On Monday morning, the judge ruled that IR35 should remain in place when he dismissed the Professional Contractors Group’s application to have the controversial tax rules abolished. But PCG activists later said that although they would have like the regulations wiped out, they were pleased with many of the recommendations the judge made.
Describing parts of the ruling as a ‘personal blow’, Portillo said Justice Burton had established facts in the case and found that the rules ‘created uncertainty for contractors’.
‘Labour like talking about the new economy, but their stealth taxes have undermined it,’ said Portillo, who said were the Tories elected, he would repeal IR35.
Call for amnesty
Meanwhile, mid-tier firm PKF called for the government to grant an amnesty on interest and penalties for 2000/01 for one-man businesses caught up in the confusion of IR35 in the light of the ruling.

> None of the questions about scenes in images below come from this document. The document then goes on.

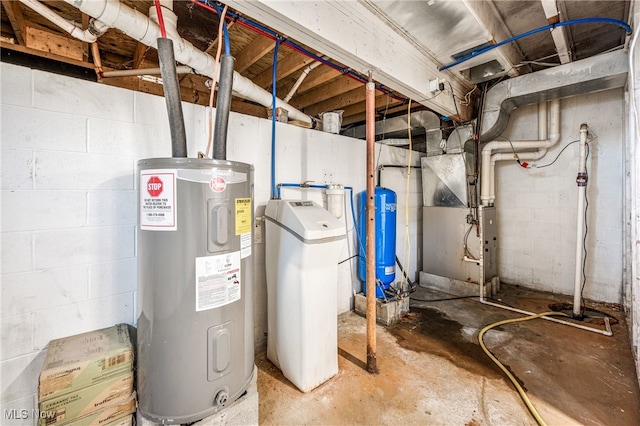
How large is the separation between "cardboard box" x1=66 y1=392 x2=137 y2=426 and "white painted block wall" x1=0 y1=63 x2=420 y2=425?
0.42 metres

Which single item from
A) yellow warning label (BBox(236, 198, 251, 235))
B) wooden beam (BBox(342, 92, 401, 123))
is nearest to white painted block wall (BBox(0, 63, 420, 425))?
yellow warning label (BBox(236, 198, 251, 235))

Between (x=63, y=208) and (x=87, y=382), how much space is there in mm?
825

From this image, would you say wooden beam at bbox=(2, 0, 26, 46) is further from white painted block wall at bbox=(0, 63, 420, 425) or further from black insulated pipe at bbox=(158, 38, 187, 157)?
black insulated pipe at bbox=(158, 38, 187, 157)

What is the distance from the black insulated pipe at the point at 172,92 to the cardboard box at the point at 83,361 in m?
0.97

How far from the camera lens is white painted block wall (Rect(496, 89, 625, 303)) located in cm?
292

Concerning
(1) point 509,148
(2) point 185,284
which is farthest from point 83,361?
(1) point 509,148

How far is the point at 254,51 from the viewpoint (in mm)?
2201

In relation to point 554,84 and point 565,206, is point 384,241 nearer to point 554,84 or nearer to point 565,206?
point 554,84

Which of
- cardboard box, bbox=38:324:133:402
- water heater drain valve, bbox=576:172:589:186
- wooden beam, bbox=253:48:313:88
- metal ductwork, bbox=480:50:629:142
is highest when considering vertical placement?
wooden beam, bbox=253:48:313:88

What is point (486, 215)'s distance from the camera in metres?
3.24

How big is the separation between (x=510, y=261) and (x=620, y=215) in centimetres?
118

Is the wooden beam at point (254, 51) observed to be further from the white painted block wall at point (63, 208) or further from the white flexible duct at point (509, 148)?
the white flexible duct at point (509, 148)

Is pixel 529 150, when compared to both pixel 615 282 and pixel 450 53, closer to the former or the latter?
pixel 615 282

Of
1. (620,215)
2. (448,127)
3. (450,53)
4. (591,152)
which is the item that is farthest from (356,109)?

‘Against the background of confusion and ignorance about IR35, the government should announce an amnesty to allow more time for businesses caught by the legislation to seek clarification of their position,’ said Mike Evans, PKF’s remuneration and benefits director.
The Institute of Directors joined the barage of criticism against the government. Head of the Policy Unit at the IOD, Richard Baron, said the government could have avoided a lot of hostility if it had started with a measure that was better designed.
Need for boundary
Baron called for a clear, well-founded and business-friendly boundary between employment and self-employment.
‘If people wish to do business as genuine independent contractors, without all the baggage of employment law and PAYE, they must be able to do so and must know where they stand,’ he said.
He also spared a thought for the Inland Revenue.
‘The Revenue did their best to produce good guidance, but it is hard to do for such ill-targeted law.’
As for the Inland Revenue itself, a spokesperson was incredulous at some of the PCG’s claims. When told the PCG said the judge concurred with it on every finding of fact, he questioned how this could be so when he found in the Revenue’s favour.
In its official statement, the government blamed any lingering uncertainty at the door of the PCG for brining the case in the first place. It said it was glad the court had confirmed that the IR35 legislation is not contrary to EC and Human Rights law, and that the uncertainty caused by this case can now come to end.
‘IR35 legislation remains the law of the land. The Inland Revenue will police compliance with this legislation in the same way it polices all other tax and NICs legislation.’
And from the acclaimed expert…
From the accountancy profession, IR35 expert Ann Redston said: ‘Contractors are going to be very disappointed because they had high hopes.’
But she offered an olive branch suggesting that some changes were likely in the way in which the Revenue manages IR35 as a result of the case.